**WORK TO COMPLETE**. Resume the press release on the municipalities' and AFSCME's lawsuit over HHS public health grant cuts, continuing it after its final paragraph.

Communities and AFSCME Sue to Save Efforts to Stop Trump Cuts, RFK Jr. Anti-Science Meddling
Municipalities in Texas, Tennessee, Ohio, and Missouri Unite to Prevent Pandemic-Prevention Programs
Washington, D.C. - A coalition of major municipalities, including Harris County, Texas; Columbus, Ohio; the Metropolitan Government of Nashville and Davidson County, Tennessee; and Kansas City, Missouri, along with public service workers represented by the American Federation of State, County, and Municipal Employees (AFSCME) are uniting to challenge unlawful budget cuts at the Department of Health and Human Services (HHS) that will cancel grants the municipalities rely on to protect people from infectious diseases and pandemics.
The municipalities filed suit today in District Court for the District of Columbia, and the case is Harris County et. al v. Kennedy et. al. Nashville and Davidson County, Kansas City, and Columbus are represented by Democracy Forward and the Public Rights Project. AFSCME is also represented by Democracy Forward. Harris County is represented by Harris County Attorney Christian Menefee.
"The pandemic exposed just how urgently we need strong public health systems,” said AFSCME President Lee Saunders. “In response, Congress stepped up — delivering crucial funding to local health departments to track, prepare for, and fight infectious diseases. But now, this administration is sidestepping the law and withholding taxpayer dollars meant to protect our communities so they can hand out massive tax breaks to billionaires. AFSCME members are on the front lines, vaccinating, educating and saving lives every single day. These actions threaten their ability to tackle threats like the flu and measles and jeopardize public health. We are filing this lawsuit with our partners because that funding belongs to our neighborhoods, not the ultra-rich.”

**DATA SHOWN**.
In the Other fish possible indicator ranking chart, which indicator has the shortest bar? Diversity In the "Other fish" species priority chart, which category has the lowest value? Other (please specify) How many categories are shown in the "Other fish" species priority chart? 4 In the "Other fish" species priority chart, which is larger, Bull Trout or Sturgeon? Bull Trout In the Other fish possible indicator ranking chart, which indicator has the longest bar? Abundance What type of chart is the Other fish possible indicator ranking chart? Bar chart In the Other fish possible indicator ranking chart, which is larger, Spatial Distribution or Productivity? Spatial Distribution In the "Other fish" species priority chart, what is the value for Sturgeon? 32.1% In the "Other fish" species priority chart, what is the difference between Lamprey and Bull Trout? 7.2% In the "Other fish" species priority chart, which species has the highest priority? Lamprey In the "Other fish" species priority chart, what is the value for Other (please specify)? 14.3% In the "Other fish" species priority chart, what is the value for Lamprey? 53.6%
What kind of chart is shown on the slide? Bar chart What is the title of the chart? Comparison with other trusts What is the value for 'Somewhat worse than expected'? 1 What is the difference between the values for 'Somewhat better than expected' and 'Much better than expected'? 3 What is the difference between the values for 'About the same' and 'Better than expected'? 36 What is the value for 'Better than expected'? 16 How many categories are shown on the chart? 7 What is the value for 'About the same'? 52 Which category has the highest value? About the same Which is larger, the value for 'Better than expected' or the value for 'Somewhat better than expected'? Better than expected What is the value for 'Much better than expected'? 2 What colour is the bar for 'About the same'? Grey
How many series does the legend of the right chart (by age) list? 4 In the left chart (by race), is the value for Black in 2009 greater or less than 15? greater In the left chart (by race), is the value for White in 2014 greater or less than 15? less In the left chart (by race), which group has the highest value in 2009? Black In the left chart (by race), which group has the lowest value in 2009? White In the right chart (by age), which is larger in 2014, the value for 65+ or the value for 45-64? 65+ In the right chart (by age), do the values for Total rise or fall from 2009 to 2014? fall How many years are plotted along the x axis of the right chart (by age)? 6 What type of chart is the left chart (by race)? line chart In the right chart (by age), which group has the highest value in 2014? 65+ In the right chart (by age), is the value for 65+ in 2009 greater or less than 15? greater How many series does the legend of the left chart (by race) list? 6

**RESULT OF THE EXERCISE**.
“Harris County was set to receive funds to support critical public health services—programs that help us detect and prevent disease outbreaks, run vaccination clinics, and keep our residents healthy,” said Harris County Attorney Christian Menefee. “The Trump administration doesn’t get to override Congress just because it wants to score political points. This funding is the backbone of our local public health response – especially during disease outbreaks. You don’t get to break the law just because you don’t like how Congress spent the money.”
“The Trump administration’s termination of billions of dollars in infectious disease funding is both dangerous and unconstitutional,” said Columbus City Attorney Zach Klein.“Cities cannot stay quiet on the sidelines as extremists within this administration continue to defy the constitution and recklessly endanger the health and safety of our children and the public. That’s why we’re in the arena fighting to see this funding released as Congress intended—so that health departments can do their jobs and prevent needless deaths of children and our most vulnerable from outbreaks of deadly diseases like measles.”
“The federal government’s mass termination of local health programs has caused an immediate disruption in life-saving health care services. Metro Nashville joined this lawsuit because the federal government’s unlawful termination of health programs has forced layoffs of Health Department employees, termination of lab testing for infectious disease, including lab tests where the patient is waiting on a result, elimination of programs for childhood vaccination, and more. We were on the verge of providing these life saving services to our unhoused population but that initiative is halted in its tracks,” said Wally Dietz, Director of Law, Metropolitan Government of Nashville.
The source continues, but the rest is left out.